These are chat archives for boostorg/hana

10th
Dec 2015
Louis Dionne
@ldionne
Dec 10 2015 18:26
@MaikKlein To find the compile-time bottlenecks in your code, first isolate the TUs that are problematic. Then, what I usually do is simply comment out instantiations and compile over and over with time clang++ ….
Also, I just found out about ccache. It caches files between compilations, and it’s really awesome (from what I can see so far).
Jason Rice
@ricejasonf
Dec 10 2015 20:09
@ldionne I'm not sure if manual intervention is required for Travis to include my third commit and cancel the builds for the second commit.
I keep getting "There was an error while loading data, please try again" on the linked status page.
Louis Dionne
@ldionne
Dec 10 2015 20:10
@ricejasonf It will automatically test any new commit that you push, and you can just leave it do its job on the current commits, even though that’s not strictly required.
Which status page?
Louis Dionne
@ldionne
Dec 10 2015 20:12
I can see the jobs just fine.
jobs.tiff
Jason Rice
@ricejasonf
Dec 10 2015 20:16
same link and everything... weird but nbd
Jason Rice
@ricejasonf
Dec 10 2015 22:57
@ldionne It says some checks were not successful. I still see the error page on travis. :scream:
Louis Dionne
@ldionne
Dec 10 2015 23:04
@ricejasonf It’s fine, it was just a timeout when downloading Boost. I restarted that job.
@ricejasonf Would you mind squashing these commits together, and then push —forceing to update the PR?
Otherwise, I can just squash it myself; you decide.
Jason Rice
@ricejasonf
Dec 10 2015 23:08
I would like to do it
..once I figure it out :P
Louis Dionne
@ldionne
Dec 10 2015 23:29

The following should work. Execute the commands one by one, and make sure it makes sense at each step, because I haven't proofread the steps and I don't want to delete your whole hard drive:

git checkout the-name-of-your-branch
# make sure your working directory is clean
git rebase -i HEAD~3

A file should pop-up in your default editor. Follow the instructions written in that file. Basically, you should put squash instead of pick in front of your 2 last commits. Once you're done, save it and close it. The rebase should take place, and you'll be asked to edit the commit message of the squashed commit; do it. Normally, you'll be left with a single commit containing the changes of your 3 current commits, and with the commit message that you'll have chosen. Now, you can push --force your new commit to your branch, overwriting the 3 previous commits:

git push --force

Again, take these steps with a grain of salt.

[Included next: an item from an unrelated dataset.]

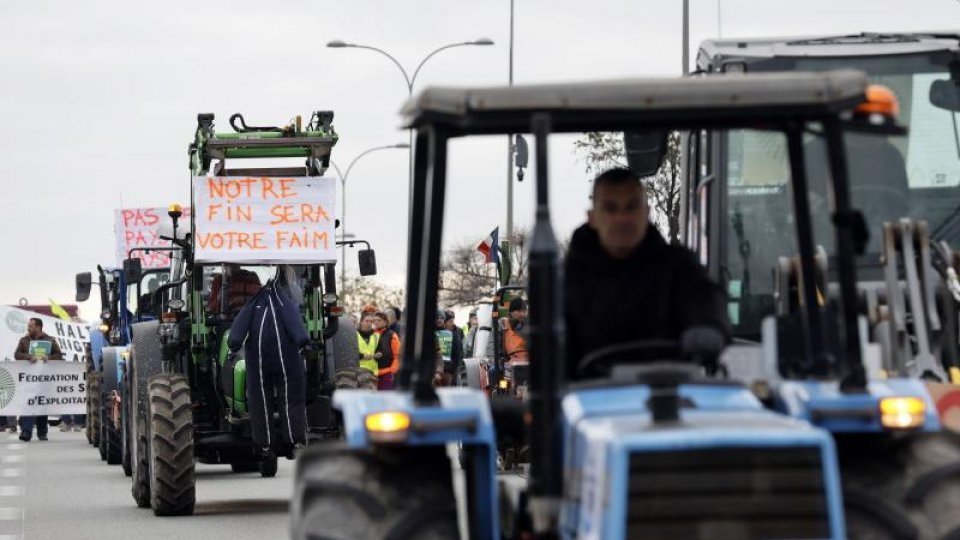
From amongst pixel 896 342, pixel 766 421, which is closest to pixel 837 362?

@ricejasonf Ah, I just saw that you already did it. Cool, seems like you figured it out.
Ok, so now we have a single logical commit. If I merged this, the history would make sense; there would be a single commit showing you added this feature, and not showing too much of the sausage making (the 3 patches on which I commented and which you improved).
Jason Rice
@ricejasonf
Dec 10 2015 23:33
I did this
git reset --soft HEAD~3 && git commit
Louis Dionne
@ldionne
Dec 10 2015 23:33
Oh, I guess it works too. But do check git rebase —interactive out, it’s wonderful.
Jason Rice
@ricejasonf
Dec 10 2015 23:37
I should probably get more organized with my own project instead of grinding wip commits into master all of the time.
Louis Dionne
@ldionne
Dec 10 2015 23:38
As you can see with Hana, I personally enforce a fairly strict discipline w.r.t. my Git usage, even when I am working alone on a project. At first it was a bit daunting, but now I’ve got my workflow and it’s really fast. I also find it much easier to search through my commit history and stuff like that, because the history makes sense.